Overview
If you are already familiar with GNU/Linux systems, you will find your way pretty easily, if you are not, we will need to start from basic concepts first.
You might have read that OpenWrt is a GNU/Linux distribution (or “distro”) aimed at embedded devices.
A GNU/Linux distribution is a project that creates and maintains packages, used with a Linux kernel to create a GNU/Linux operating system tailored to users' needs.
A package is a compressed archive containing a program, a library or some scripts, its accompanying configuration files and also information used to integrate it in the operating system. These packages are handled by a package manager (opkg in OpenWrt); a program that downloads/opens/installs/uninstalls the packages.
So, an OpenWrt firmware is made by assembling packages around a Linux kernel.
Each package is compiled separately, and when all are done the needed packages are “installed” in a temporary directory that will then be the compressed-read-only SquashFS partition in the device firmware.
While the kernel is handled as a package, it is added to firmware images in the special way each device's bootloader expects. So you can replace the stock firmware without touching the bootloader (that is dangerous and not always possible).
The last step in the building process is actually creating a firmware file, the file to install or upgrade OpenWrt.
This file is usually a memory image ready to be written as is on the internal flash storage of the device. You may realise many developers who just call it “image” on IRC or in the mailing list.
How a package is compiled
If you look at a package's Makefile1), you will notice it states the official download link for the sources to be compiled, a SHA256 hash to check the integrity of such download, a version number of the upstream project as package base and a release number to indicate OpenWrt changes. On some packages the version number states git commit, timestamp or another expression to identify the source code version to pull down and build. They generally favor archives with sources from official releases, but some upstream projects don't always have that.
In patches directory of each package you will find any patches that will be applied to the source after downloading and before compiling it: (e.g. pathches dir of busybox). There are also other directories for configuration files or uci integration.
The kernel's Makefile is a bit more complex, but you can see that it still uses the same structure for pulling down the same kernel version depending on device every time. e.g. Linux Makefile
All packages are compiled by OpenWrt's own toolchain, which is again handled like packages (see /toolchain and /tools in the source), so you will always have the same compilers/tools as everyone else as they get downloaded from the same sources at the same version.
When you run make
the OpenWrt build system will use your system's existing building infrastructure to compile the OpenWrt's toolchain first, and then use that to compile the packages.
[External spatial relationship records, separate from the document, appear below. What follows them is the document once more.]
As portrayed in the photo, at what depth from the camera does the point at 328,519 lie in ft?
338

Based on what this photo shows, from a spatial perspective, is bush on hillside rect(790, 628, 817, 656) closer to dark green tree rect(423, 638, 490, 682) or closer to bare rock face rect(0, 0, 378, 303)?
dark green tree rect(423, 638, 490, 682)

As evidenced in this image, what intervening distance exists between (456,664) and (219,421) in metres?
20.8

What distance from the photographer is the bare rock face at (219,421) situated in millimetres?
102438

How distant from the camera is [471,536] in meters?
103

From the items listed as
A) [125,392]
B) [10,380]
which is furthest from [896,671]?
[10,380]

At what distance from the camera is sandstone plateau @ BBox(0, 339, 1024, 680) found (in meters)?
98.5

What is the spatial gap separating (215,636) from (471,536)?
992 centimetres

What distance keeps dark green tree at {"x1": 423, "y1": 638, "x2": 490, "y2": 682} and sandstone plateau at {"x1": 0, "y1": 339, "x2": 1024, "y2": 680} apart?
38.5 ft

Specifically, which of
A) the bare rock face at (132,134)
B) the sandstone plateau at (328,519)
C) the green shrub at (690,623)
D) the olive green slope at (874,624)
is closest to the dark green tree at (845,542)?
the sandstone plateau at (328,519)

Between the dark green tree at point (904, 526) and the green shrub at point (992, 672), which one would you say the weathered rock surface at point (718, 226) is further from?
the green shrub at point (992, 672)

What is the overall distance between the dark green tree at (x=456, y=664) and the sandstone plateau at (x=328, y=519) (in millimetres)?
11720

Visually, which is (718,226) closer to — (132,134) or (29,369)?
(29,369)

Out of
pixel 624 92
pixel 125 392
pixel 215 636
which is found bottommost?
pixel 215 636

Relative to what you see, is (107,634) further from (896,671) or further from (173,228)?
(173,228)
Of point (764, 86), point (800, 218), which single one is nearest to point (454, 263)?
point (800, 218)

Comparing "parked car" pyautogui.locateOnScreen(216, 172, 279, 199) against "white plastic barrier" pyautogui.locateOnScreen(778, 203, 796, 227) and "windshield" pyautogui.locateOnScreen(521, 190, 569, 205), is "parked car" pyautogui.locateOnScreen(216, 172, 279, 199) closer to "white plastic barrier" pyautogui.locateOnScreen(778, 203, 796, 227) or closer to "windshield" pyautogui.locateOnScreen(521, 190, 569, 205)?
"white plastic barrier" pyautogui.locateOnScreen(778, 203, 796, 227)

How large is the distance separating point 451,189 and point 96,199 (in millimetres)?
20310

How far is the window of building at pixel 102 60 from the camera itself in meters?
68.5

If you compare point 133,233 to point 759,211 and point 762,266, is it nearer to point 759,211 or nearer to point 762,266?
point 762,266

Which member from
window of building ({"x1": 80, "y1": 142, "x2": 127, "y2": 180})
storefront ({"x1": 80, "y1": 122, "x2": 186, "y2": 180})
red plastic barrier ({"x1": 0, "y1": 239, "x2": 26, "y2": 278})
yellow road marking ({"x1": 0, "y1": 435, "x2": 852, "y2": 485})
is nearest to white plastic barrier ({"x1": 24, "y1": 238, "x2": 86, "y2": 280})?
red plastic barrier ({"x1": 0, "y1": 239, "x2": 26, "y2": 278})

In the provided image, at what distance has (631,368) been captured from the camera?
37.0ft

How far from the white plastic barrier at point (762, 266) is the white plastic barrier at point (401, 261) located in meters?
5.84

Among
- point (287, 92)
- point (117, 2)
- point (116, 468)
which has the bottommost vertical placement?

This also has the major benefit of not requiring the user to set up a cross-compiling toolchain that is rather annoying and relatively complex.
Package feeds
Not all packages you can install in OpenWrt are from OpenWrt project proper, in fact most packages are not.
The packages from OpenWrt's main repository are maintained directly by core developers, and they are the important, even essential components of OpenWrt firmware or parts of the build system. “package feeds” are source repositories that contain additional packages maintained by the community, and each package has its own maintainer.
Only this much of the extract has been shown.